PROMPT 1 »
Answer these from the comment thread on the birthday drinks:
(a) What drink was bought for the girl who couldn't have sugar?
(b) For the commenter who had a high chance of the T1 diabetes gene, what drink came closest to a sugar drink?
(c) What does the commenter whose child has a rare disease say he has often had to drink while everyone else drank soda?
PROMPT 2 » Write out the stretch of the comment thread on the birthday drinks from "Would I have" through "and they answered.", word for word.
PROMPT 3 » Continue the comment thread on the birthday drinks from where it stops.

PASSAGE SHOWN »
NTA. It sounds like you were respectful of the limitations of that family and without knowing why they have that restriction you made a wise call. What if it were a health related issue?
definitely NTA. the girl was probably sad because she didn’t get what she wanted while everyone else did. you did a nice thing and it’s not your fault that her parents won’t let her have anything besides almond milk.
Would I have slyly smiled and asked her if she wanted it anyway? Well yes. It’s ok that you didn’t. NTA.
Nta, you dont know the dietary limits and concerns.
For future; any time you are taking a group or any kids to do anything without their parents, get dietary restrictions before hand. That way you avoid the awkwardness. In addition, if their reasoning is “we dont want her hyper” ask for permission to allow her a small soda or slushie, that way she gets the joyful surprise of being allowed what the other kids have
NTA, but your girlfriend is stepping on the line…
Nta. As a parent, I explain to my kiddo that every house has different rules. You respected each families choices for their child. Your gf is reaching here.
you asked the kid what they wanted, and they answered.
That is the end of the story.
NTA of course
NTA. You accepted the girls choice without pressing her to get something else. If you had, YWBTA.
Do you know why the child couldn’t have sugar? They still had an option available which is great. That’s not always the case. My kiddo has a rare disease and can’t have sugar. He has had to drink water when everyone else is drinking soda many times. That’s life though and he wouldn’t expect his friends to pass up a sugary drink just because he can’t have it.
I was this kid. HUGE chance that I had the T1 diabetes gene so I was never allowed to have sugar drinks. Diet soda was the closest it came. Wasn’t allowed to eat very much candy, either.
It kinda doesn’t matter, from the perspective of having been that kid. Other kids were drinking sugary shit around me all the time and it wasn’t that big of a deal.
Your girlfriend is being a jerk though. No need to call the kid out about it or make it a bigger deal than it really is.
Nta. It’s not like you told her sugar or nothing, you got the almond milk for her.
It was your sister’s birthday, it would not have been fair to tell her water or almond milk. And if you changed your mind on the sodas, you would have had a riot and embarrassed the kid. Besides, if you said almond milk for everyone, I guarantee you that someone would have had a nut allergy.

SOURCE INFORMATION »
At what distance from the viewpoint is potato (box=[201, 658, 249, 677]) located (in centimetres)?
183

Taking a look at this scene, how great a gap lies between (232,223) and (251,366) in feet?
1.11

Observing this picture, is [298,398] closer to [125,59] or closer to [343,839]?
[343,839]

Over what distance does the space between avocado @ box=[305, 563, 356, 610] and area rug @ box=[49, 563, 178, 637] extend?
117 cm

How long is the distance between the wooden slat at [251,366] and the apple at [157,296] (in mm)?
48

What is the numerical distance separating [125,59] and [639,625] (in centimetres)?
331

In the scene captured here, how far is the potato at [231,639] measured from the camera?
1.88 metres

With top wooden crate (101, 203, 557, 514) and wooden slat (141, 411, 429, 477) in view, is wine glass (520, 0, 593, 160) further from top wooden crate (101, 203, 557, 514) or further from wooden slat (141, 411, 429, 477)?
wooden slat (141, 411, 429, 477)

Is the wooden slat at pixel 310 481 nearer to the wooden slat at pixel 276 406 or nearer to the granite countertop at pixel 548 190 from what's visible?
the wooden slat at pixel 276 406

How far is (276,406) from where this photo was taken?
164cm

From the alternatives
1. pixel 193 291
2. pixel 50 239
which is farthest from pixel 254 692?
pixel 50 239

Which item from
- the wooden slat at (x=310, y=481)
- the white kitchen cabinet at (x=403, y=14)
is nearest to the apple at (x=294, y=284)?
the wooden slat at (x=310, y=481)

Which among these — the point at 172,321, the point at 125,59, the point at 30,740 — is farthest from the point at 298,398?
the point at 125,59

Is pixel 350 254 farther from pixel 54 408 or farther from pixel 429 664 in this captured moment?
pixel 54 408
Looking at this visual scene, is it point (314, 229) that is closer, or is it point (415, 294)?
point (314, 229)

...

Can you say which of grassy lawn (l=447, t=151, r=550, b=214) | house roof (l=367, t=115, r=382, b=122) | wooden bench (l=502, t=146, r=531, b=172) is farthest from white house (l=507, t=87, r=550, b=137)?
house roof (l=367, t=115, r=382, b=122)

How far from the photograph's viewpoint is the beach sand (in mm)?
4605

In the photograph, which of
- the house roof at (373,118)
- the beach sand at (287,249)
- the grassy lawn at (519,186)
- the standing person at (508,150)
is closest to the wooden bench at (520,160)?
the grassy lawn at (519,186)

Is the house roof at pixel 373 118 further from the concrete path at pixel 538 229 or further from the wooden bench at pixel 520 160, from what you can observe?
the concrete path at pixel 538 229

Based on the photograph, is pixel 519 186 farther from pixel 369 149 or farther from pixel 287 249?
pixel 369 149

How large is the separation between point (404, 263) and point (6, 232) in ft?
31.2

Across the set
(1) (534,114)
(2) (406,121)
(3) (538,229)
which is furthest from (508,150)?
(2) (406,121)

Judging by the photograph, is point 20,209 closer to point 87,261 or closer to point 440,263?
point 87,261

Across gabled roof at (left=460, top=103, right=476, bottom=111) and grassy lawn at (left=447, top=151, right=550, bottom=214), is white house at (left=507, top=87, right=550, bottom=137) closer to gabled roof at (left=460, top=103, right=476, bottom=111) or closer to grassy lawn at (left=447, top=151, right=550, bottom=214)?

WRITTEN REPLY 1 »
(a) Almond milk.
(b) Diet soda.
(c) Water.

WRITTEN REPLY 2 »
Would I have slyly smiled and asked her if she wanted it anyway? Well yes. It’s ok that you didn’t. NTA.
Nta, you dont know the dietary limits and concerns.
For future; any time you are taking a group or any kids to do anything without their parents, get dietary restrictions before hand. That way you avoid the awkwardness. In addition, if their reasoning is “we dont want her hyper” ask for permission to allow her a small soda or slushie, that way she gets the joyful surprise of being allowed what the other kids have
NTA, but your girlfriend is stepping on the line…
Nta. As a parent, I explain to my kiddo that every house has different rules. You respected each families choices for their child. Your gf is reaching here.
you asked the kid what they wanted, and they answered.

WRITTEN REPLY 3 »
What everyone else said about getting the restrictions before leaving next time. Maybe ask if the parents will let her have a cheat day for the party.
NAH
It’s fine to let kids have something that other kids can’t. In fact stopping everyone who’s allowed to have soda or whatever from having one or doing something because one kid can’t risks that one kid getting pushed out by the rest of the kids. That kid is used to not getting sugar, and it’s a bummer but there might be really good reasons why they can’t so all you can do is let them have the closest equivalent of what everyone else is having so they don’t feel super left out.
What’s insensitive is a parent sending their kid to a party and forbidding them to enjoy themselves like the other kids. Unless there are serious food allergies involved, in which case the kid wouldn’t be able to attend at all, let the kid be part of the group and enjoy a treat with friends. NTA but mom is.
NTA- The rest of the world is not going to adapt to her. What if she had an allergy? Everyone around her isn’t going to stop eating what they like just because she can’t have it. That’s the way life is. Things are disappointing. My parents were very strict. There were places I wasn’t allowed to go that other kids could. Was I disappointed, sure. Did other kids stop going? No. You learn that life has disappointments for everyone and you get over it.
NTA – Seems unfair to deny all the kids because of one parent’s non allergy restrictions.
Yes
NTA but it sucks for the child.
NTA. You kindly offered everyone the same, and she could have had it too, but chose otherwise.